Texto de origem =
Justiça Negocial e o Acordo de Não Persecução Penal
- Andreza Jacobsen
- 23 de set. de 2024
- 4 min de leitura
Atualizado: 25 de set. de 2024
A justiça negocial no Brasil teve sua origem após o término da Ditadura Militar e, com a promulgação da Constituição Federal de 1988, buscou-se incluir no rol de direitos e garantias fundamentais a proteção do indivíduo enquanto parte do processo criminal. Mesmo diante da prática de condutas ilícitas, o sujeito deve ter resguardada a proteção contra arbitrariedades do Estado em seu dever de punir. As principais influências para a introdução da justiça negocial no Brasil incluem a decisão da Suprema Corte dos Estados Unidos em 1970 (Brady v. United States), as “soluções alternativas” praticadas por juízes e promotores no direito francês, formalizadas em 1993 por uma lei que instituiu a mediação penal, e os acordos informais no direito alemão, que foram incorporados ao Código de Processo Penal em 2009 (Strafprozessordnung — StPO).
A Constituição Federal de 1988, ao introduzir o princípio do devido processo legal em seu artigo 5º, inciso LIV, dispõe que:
Art. 5º Todos são iguais perante a lei, sem distinção de qualquer natureza, garantindo-se aos brasileiros e aos estrangeiros residentes no País a inviolabilidade do direito à vida, à liberdade, à igualdade, à segurança e à propriedade, nos termos seguintes: […] LIV - ninguém será privado da liberdade ou de seus bens sem o devido processo legal;
Ademais, a Magna Carta de 1988, em seu art. 5º, inciso LVII, consagrou expressamente o princípio da presunção de inocência: “LVII - ninguém será considerado culpado até o trânsito em julgado de sentença penal condenatória”. Este princípio, que estabelece o dever de tratamento ao cidadão acusado, passou a ser expressamente garantido, conferindo maior proteção àqueles sob investigação ou julgamento.

Linhas de dados de anotação de caixas
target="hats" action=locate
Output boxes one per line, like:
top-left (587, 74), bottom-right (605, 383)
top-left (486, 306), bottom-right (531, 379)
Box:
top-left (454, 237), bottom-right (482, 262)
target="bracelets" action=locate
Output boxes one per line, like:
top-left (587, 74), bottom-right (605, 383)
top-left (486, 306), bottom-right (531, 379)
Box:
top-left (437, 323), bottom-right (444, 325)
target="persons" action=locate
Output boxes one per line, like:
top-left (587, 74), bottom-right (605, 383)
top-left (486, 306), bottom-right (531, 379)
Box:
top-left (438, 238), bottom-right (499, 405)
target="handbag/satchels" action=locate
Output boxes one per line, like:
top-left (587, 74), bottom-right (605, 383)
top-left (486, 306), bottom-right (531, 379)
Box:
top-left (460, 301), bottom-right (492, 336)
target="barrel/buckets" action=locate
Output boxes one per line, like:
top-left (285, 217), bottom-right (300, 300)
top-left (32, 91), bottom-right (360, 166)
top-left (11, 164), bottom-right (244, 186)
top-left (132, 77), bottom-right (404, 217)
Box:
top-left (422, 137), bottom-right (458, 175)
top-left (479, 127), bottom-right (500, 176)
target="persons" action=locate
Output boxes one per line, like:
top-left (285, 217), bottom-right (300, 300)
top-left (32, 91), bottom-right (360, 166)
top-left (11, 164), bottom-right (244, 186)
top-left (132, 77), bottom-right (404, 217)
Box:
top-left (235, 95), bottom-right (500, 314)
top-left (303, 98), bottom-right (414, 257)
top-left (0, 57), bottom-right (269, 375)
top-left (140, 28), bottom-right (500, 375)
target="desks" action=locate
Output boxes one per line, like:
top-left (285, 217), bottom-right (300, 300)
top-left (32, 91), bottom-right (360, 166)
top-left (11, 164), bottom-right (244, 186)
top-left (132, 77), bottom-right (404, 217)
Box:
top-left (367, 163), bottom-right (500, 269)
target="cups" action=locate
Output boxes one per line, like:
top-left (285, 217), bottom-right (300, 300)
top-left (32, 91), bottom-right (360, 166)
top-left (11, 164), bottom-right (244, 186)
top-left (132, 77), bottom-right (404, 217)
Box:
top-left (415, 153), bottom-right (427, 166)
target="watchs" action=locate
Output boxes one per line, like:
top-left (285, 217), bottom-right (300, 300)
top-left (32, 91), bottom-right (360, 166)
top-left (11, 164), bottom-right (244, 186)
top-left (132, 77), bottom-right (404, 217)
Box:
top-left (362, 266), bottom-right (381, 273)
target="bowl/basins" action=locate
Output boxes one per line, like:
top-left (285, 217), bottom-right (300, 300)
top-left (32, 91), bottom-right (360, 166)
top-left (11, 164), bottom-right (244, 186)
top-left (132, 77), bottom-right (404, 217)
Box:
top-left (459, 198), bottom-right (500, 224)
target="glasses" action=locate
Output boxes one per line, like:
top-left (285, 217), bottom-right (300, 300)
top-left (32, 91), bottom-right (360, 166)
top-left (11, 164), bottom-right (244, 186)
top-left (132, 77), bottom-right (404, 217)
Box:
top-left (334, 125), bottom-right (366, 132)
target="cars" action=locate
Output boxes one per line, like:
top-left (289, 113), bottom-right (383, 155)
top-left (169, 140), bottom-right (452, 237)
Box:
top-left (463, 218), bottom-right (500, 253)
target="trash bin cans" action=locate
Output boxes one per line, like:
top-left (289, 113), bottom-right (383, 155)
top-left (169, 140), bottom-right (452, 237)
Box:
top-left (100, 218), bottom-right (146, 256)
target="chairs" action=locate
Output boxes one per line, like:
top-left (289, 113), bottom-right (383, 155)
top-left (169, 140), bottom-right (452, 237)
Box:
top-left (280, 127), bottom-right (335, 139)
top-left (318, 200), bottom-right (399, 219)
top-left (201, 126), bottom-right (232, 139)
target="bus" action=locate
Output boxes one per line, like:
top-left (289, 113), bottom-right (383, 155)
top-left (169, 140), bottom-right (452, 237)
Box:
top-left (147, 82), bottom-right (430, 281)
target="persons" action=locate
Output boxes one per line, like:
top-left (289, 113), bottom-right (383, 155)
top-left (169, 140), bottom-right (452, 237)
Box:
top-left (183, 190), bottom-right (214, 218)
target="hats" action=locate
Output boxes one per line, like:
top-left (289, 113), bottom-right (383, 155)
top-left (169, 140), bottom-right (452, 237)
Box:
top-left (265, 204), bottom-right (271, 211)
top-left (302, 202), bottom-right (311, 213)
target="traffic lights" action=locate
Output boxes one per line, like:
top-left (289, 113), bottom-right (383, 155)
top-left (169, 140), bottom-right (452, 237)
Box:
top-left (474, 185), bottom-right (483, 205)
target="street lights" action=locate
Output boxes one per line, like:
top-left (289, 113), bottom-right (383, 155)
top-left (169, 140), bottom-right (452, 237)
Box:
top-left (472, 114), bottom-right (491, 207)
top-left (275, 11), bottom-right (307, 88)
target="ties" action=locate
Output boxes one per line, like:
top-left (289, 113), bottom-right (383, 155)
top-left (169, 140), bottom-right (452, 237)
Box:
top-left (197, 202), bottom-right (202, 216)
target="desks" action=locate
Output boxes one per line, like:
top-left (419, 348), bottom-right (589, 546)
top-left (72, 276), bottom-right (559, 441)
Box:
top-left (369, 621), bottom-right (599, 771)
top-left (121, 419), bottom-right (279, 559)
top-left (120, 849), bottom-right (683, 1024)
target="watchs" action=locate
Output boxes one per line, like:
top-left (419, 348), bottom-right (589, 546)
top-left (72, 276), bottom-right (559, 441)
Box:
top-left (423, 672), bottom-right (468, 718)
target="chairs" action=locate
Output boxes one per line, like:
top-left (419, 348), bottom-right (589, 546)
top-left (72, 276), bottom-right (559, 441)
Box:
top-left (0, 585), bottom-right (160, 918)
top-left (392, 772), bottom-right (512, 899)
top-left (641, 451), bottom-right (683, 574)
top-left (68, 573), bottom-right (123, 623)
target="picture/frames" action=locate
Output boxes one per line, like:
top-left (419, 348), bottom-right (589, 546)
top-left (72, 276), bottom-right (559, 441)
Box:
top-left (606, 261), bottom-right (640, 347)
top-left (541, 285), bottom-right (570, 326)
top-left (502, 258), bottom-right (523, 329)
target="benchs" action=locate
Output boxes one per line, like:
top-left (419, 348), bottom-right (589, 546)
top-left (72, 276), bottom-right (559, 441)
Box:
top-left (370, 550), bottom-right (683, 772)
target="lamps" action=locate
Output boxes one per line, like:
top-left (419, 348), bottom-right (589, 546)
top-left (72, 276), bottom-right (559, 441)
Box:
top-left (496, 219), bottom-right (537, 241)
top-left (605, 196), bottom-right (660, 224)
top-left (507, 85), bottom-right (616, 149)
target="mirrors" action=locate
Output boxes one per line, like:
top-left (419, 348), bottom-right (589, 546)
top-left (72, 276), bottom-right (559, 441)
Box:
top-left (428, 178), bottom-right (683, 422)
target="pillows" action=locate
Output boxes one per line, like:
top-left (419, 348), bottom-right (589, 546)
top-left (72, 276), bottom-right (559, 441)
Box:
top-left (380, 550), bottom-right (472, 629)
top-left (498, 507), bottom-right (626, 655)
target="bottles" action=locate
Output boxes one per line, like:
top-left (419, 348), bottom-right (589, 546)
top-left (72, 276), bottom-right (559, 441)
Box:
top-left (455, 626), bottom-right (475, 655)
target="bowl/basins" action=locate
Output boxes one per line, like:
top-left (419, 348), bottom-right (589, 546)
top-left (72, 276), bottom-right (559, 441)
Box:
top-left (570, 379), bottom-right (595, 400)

Tarefa A =
Responda com base no texto sobre justiça negocial:
(i) Em que ano uma lei francesa instituiu a mediação penal?
(ii) Em que ano os acordos informais do direito alemão foram incorporados ao Código de Processo Penal?
(iii) Qual inciso do art. 5º da Constituição Federal de 1988 consagra o princípio da presunção de inocência?
Tarefa B = Transcreva do texto sobre justiça negocial o trecho entre "A Constituição Federal de 1988, ao" e "investigação ou julgamento.", inclusive.
A listagem não tem nenhum papel aqui.

Resposta completa A =
(i) 1993
(ii) 2009
(iii) O inciso LVII

Resposta completa B =
A Constituição Federal de 1988, ao introduzir o princípio do devido processo legal em seu artigo 5º, inciso LIV, dispõe que:
Art. 5º Todos são iguais perante a lei, sem distinção de qualquer natureza, garantindo-se aos brasileiros e aos estrangeiros residentes no País a inviolabilidade do direito à vida, à liberdade, à igualdade, à segurança e à propriedade, nos termos seguintes: […] LIV - ninguém será privado da liberdade ou de seus bens sem o devido processo legal;
Ademais, a Magna Carta de 1988, em seu art. 5º, inciso LVII, consagrou expressamente o princípio da presunção de inocência: “LVII - ninguém será considerado culpado até o trânsito em julgado de sentença penal condenatória”. Este princípio, que estabelece o dever de tratamento ao cidadão acusado, passou a ser expressamente garantido, conferindo maior proteção àqueles sob investigação ou julgamento.